Urteile nach Gerichten

 
Bundespatentgericht , Beschluss v. 10.05.2011 - Az.: 27 W (pat) 174/10
Leitsatz:

Die Bezeichnung "Stadtanzeiger Wolfsburg" ist als Marke nicht für die Bereiche Druckereierzeugnisse, Zeitung und Zeitschriften eintragbar. Es handelt sich um rein beschreibende und übliche Begriffe, die in der Zusammensetzung nicht die erforderliche Unterscheidungskraft erreichen.

Bundespatentgericht , Beschluss v. 13.07.2011 - Az.: 29 W (pat) 541/10
Leitsatz:

Der Bezeichnung "Tv.de" ist nicht pauschal die Markenfähigkeit abzusprechen. Wird die Anmeldung der Bezeichnung "Tv.de" für eine Vielzahl von Bereichen als Marke begehrt, so ist das Gericht daher verpflichtet, jeden einzelnen Bereich zu überprüfen.

Bundespatentgericht , Beschluss v. 18.01.2011 - Az.: 27 W (pat) 158/10
Leitsatz:

Die Bezeichnung "Stadion an der Alten Försterei" ist als Marke für die Bereiche Photographie, Papier und Pappe nicht eintragbar. Das Stadion kann auf den angemeldeten Waren und Dienstleistungen abgebildet werden und ist in seiner Funktion dann rein beschreibend und nicht unterscheidungskräftig.

Bundespatentgericht , Beschluss v. 15.11.2010 - Az.: 27 W (pat) 218/09
Leitsatz:

Die Bezeichnung "Ruhrstadion" ist als Marke für die Bereiche Veranstaltungen und Wettbewerbe für Sport und Kultur als Marke eintragbar. Der durchschnittliche Verbraucher ist es gewohnt, dass Stadien den Namen der Region tragen. Es wird aufgrund der angemeldeten Bereiche ohne weiteres als Herkunftsnachweis verstanden.

Bundespatentgericht , Beschluss v. 28.07.2011 - Az.: 25 W (pat) 14/11
Leitsatz:

Der Begriff "Balance" ist als Marke für die Bereiche Kasino-Betriebe sowie Veranstaltung von Glücks- und Gewinnspielen nicht eintragbar. Dem in der Werbesprache häufig verwendeten Begriff fehlt jegliche Unterscheidungskraft.

Bundespatentgericht , Beschluss v. 22.07.2011 - Az.: 24 W (pat) 43/10
Leitsatz:

Die Bezeichnung "Deutsches Institut für Menschenrechte" ist nicht als Marke eintragbar.
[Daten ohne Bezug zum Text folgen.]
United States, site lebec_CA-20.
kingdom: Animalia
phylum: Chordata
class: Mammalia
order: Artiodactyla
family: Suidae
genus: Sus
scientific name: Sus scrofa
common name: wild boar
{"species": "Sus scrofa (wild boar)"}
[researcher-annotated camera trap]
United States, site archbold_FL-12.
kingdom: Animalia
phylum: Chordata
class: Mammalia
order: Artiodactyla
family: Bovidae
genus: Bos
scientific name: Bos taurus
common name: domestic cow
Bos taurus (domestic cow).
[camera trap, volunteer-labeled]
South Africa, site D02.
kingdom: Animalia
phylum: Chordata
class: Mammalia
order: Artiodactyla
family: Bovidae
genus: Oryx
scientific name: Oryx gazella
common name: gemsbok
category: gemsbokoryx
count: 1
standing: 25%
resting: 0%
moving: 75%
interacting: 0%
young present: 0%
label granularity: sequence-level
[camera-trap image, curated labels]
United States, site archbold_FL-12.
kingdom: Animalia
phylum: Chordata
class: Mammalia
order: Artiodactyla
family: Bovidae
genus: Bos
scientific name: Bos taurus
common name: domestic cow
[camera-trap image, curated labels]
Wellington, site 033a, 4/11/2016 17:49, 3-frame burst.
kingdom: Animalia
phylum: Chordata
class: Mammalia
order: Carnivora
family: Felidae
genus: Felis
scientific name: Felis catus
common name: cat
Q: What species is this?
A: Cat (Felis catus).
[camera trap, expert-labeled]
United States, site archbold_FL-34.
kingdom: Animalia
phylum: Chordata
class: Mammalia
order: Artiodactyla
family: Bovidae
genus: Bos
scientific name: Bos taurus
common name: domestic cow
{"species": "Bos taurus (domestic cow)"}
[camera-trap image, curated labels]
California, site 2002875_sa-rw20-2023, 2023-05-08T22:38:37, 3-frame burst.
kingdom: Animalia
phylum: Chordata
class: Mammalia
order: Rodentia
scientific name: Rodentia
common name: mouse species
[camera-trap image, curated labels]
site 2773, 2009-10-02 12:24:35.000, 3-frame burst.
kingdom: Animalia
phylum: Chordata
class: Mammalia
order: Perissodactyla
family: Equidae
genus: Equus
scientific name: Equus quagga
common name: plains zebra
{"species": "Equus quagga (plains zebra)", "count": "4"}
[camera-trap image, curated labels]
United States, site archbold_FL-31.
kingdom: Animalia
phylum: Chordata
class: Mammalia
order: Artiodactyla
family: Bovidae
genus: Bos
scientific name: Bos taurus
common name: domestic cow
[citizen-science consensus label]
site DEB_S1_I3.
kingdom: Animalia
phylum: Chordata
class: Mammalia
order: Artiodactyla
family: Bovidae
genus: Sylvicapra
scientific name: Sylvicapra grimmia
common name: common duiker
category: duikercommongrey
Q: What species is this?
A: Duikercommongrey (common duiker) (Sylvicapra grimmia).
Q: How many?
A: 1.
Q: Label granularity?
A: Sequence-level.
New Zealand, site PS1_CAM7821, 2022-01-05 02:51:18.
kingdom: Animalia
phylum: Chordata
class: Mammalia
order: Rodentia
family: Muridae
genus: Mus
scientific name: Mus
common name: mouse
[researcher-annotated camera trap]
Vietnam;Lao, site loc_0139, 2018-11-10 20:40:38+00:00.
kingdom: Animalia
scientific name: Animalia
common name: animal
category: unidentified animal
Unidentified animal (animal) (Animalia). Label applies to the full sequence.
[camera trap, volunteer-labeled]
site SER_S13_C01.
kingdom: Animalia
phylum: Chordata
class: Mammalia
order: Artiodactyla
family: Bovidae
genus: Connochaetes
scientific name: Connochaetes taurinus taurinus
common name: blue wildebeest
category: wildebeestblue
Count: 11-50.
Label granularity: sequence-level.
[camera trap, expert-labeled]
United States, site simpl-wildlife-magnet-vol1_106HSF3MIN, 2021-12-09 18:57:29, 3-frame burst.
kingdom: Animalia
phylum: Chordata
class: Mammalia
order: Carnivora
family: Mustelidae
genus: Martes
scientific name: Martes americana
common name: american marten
Dies gilt unabhängig davon, für welchen Bereich die Waren und Dienstleistungen angemeldet werden. Derartigen Instituten fehlt jegliche Unterscheidungskraft.

Bundespatentgericht , Beschluss v. 03.08.2011 - Az.: 26 W (pat) 116/10
Leitsatz:

Der Begriff "FICKEN" als Marke für die Bereiche Bekleidung, Bier und alkoholische Getränke eintragbar. Der Umstand, dass der Begriff nicht den Anforderungen des guten Geschmacks genügt, ist kein Grund, dass "FICKEN" der markenrechtliche Schutz versagt wird.

Bundespatentgericht , Beschluss v. 11.05.2011 - Az.: 26 W (pat) 524/10
Leitsatz:

Die Aussage "Zeit für den Augenblick" ist als Marke für den Bereich Lebensmittel und Getränke nicht eintragbar. Gerade dem Anfang der Wortfolge "Zeit für…" fehlt es an Originalität und Individualität. Es fehlt insofern auch an der erforderlichen Unterscheidungskraft.

Bundespatentgericht , Beschluss v. 15.02.2011 - Az.: 27 W (pat) 19/10
Leitsatz:

Der Begriff "Handyführerschein" ist als Marke für die Bereiche Mobilfunk und Computer nicht eintragungsfähig. Die Bezeichnung ist rein beschreibend und wird von jedem durchschnittlichen Verbraucher als Hinweis auf Wissen und Fertigkeiten im Hinblick auf den Mobilfunkbereich verstanden.

Bundespatentgericht , Beschluss v. 16.08.2011 - Az.: 27 W (pat) 225/09
Leitsatz:

Nach Einlegung einer Beschwerde eines Mitbewerbers ist der bisherige Inhaber der Marke "Sichtbar" verpflichtet, diese für die Bereiche Brillen und Brillenfassungen zu löschen. Es fehlt die erforderliche Unterscheidungskraft.